In the SARCFMNet model, there are two specially-tailored modifications designed for coastal flooding mapping.

  1. 1.

    Physics-aware input information design—Defined by the problem, we design different input information combinations as in Fig. 3a. For the \(\sigma \), its superscript indicates pre- or post-event information, and its subscript shows polarization. Bi-temporal information with pre- and post-event information from one single polarization is often used in flooding mapping [3, 10, 14]. This is a direct design. In this study, based on the radar remote sensing physics, we propose that the VV and VH polarization information should be fused, since the two polarizations can compensate each other.

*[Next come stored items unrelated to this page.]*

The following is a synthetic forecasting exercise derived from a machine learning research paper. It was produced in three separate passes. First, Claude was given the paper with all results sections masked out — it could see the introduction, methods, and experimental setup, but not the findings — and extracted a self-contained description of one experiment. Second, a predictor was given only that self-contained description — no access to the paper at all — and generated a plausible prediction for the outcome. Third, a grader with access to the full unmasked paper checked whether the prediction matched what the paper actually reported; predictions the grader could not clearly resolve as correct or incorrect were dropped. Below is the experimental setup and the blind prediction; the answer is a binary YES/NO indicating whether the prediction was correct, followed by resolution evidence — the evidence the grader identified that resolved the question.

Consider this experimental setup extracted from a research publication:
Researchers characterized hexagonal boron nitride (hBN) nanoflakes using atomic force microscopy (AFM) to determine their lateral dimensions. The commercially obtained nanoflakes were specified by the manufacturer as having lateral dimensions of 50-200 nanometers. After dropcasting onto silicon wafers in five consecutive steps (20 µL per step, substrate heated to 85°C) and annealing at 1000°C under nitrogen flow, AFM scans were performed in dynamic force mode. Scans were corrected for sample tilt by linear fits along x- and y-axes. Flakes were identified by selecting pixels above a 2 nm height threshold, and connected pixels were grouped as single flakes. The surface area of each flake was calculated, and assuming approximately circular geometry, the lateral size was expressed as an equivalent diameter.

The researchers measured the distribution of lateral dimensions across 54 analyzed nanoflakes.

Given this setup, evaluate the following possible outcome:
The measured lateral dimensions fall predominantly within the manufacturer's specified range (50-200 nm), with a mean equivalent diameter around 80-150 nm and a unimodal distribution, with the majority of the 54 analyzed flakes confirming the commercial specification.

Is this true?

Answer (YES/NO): NO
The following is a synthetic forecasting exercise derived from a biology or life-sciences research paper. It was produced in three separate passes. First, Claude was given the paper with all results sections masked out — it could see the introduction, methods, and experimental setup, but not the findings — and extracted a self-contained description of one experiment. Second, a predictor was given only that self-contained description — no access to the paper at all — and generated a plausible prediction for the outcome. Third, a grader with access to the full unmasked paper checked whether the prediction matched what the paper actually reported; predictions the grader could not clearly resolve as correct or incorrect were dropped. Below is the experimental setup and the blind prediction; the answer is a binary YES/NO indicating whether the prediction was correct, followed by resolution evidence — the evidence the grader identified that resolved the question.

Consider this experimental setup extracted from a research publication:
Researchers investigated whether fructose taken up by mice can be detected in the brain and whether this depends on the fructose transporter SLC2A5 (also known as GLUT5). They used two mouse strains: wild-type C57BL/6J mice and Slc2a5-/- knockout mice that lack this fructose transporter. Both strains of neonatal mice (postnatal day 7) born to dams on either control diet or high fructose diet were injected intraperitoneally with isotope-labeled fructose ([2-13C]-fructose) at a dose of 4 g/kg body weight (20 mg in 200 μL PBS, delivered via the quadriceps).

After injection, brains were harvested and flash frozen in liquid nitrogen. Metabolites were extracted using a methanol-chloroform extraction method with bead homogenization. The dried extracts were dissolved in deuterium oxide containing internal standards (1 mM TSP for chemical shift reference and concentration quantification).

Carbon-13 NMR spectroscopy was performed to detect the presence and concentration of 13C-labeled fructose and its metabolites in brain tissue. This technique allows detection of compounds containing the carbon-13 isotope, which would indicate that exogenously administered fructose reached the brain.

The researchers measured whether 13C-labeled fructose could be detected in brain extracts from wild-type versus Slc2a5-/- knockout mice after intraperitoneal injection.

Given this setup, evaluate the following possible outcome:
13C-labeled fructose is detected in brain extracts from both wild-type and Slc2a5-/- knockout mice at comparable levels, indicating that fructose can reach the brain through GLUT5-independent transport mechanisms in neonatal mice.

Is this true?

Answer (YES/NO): NO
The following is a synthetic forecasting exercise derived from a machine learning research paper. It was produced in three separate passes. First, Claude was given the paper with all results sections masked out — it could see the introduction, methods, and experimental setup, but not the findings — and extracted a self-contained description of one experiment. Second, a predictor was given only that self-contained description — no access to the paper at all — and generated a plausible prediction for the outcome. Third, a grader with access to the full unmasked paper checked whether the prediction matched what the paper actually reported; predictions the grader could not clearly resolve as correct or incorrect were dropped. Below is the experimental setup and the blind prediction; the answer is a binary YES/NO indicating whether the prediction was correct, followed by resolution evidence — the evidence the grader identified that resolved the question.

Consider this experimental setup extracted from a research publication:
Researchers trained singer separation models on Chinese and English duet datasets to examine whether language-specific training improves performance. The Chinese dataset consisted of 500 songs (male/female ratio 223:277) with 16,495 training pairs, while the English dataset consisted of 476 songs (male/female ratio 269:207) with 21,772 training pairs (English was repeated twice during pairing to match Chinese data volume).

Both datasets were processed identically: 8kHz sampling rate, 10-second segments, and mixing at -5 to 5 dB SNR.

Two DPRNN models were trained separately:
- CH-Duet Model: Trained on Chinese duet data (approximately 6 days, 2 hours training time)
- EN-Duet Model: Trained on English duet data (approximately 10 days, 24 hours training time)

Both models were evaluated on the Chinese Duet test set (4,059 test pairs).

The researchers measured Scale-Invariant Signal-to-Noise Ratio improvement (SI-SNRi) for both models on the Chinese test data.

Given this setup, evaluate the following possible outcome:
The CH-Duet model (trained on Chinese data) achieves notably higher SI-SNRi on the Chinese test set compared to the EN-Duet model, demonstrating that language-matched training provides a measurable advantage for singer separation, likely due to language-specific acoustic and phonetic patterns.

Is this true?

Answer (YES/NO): NO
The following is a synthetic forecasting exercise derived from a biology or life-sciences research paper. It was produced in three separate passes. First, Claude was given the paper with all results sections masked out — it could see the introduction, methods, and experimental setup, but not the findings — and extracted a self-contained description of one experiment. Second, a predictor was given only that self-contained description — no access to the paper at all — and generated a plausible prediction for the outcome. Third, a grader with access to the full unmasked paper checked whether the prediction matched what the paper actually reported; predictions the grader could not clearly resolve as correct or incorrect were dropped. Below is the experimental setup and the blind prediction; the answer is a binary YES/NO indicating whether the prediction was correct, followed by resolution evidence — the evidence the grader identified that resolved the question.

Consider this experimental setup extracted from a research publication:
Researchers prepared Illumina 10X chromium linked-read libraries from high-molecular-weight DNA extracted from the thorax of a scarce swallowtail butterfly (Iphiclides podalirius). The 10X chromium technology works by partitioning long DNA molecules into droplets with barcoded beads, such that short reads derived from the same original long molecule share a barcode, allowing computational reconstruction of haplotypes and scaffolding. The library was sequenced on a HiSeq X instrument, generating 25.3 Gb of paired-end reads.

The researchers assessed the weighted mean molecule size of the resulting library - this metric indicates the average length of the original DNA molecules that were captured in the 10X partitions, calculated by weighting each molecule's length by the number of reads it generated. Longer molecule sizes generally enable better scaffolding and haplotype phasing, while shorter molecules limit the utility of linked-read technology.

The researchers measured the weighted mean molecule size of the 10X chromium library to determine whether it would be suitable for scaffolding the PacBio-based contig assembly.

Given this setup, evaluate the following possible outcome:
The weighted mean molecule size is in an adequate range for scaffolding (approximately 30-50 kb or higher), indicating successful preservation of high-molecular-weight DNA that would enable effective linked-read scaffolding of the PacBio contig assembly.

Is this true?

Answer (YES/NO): NO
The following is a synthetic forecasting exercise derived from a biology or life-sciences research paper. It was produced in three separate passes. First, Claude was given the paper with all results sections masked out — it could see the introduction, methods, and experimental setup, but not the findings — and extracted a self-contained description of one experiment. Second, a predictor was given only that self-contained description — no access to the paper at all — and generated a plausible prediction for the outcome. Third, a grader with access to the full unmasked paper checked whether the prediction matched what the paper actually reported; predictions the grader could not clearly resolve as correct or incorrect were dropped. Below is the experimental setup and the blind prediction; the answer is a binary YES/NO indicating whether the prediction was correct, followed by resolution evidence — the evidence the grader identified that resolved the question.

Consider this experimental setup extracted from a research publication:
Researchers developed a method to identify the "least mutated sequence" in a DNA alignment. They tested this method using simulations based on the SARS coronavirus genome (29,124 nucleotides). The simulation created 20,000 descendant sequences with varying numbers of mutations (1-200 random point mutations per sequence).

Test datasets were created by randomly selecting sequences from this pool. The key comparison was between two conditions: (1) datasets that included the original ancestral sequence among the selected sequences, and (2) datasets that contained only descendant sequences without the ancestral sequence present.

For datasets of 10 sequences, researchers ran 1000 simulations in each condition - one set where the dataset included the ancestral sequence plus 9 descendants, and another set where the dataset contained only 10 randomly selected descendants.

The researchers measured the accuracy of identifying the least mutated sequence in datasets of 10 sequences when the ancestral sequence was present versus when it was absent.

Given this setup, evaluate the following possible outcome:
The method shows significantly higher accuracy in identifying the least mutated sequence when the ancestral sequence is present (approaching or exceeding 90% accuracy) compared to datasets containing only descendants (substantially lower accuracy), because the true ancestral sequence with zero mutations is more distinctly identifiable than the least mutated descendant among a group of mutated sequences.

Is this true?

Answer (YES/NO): NO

In addition, we propose the temporal difference images should also be used. From Sect. 2.2, we know that the preprocessed images represent the backscattering information in the log-scale. Therefore, the temporal difference images \(\sigma ^\text {post}_\text {VV}-\sigma ^\text {pre}_\text {VV}\) and \(\sigma ^\text {post}_\text {VH}-\sigma ^\text {pre}_\text {VH}\) represent the log-ratio information for VV and VH, respectively. From the previous studies [1], we know the log-ratio is useful for SAR image change detection. Based on radar remote sensing physics knowledge, the SARCFMNet model fuses temporal, log-ratio, and polarization together, denoted as DUAL+Diff. This approach can increase the accuracy and reliability of the DCNN model, making it appropriate for coastal flooding mapping from SAR remote sensing data. The fused input information sources are integrated as a data cube. This design can realize information fusion with little parameter increasing.

  2. 2.

    DCNN-suitable regularization design–For DCNN models, such as the proposed SARCFMNet, the models’ ability to generalize is limited by model overfitting. When a model overfits, it might produce excellent results during the training phase but bad results when used in practice. Dropout is a suitable scheme to avoid overfitting for fully connected networks, although it is not so helpful for convolutional layers [8]. From the network design, we can find out there are no fully connected layers in the model. This is a fully convolutional model. In this case, we should use a dropout means which is effective for convolutional layers. Here, we include the SpatialDropout2D (SD2D) layer to leverage channel-level dropout to accomplish regularization and increase the model’s generalization ability, as inspired by Tompson et al. [30].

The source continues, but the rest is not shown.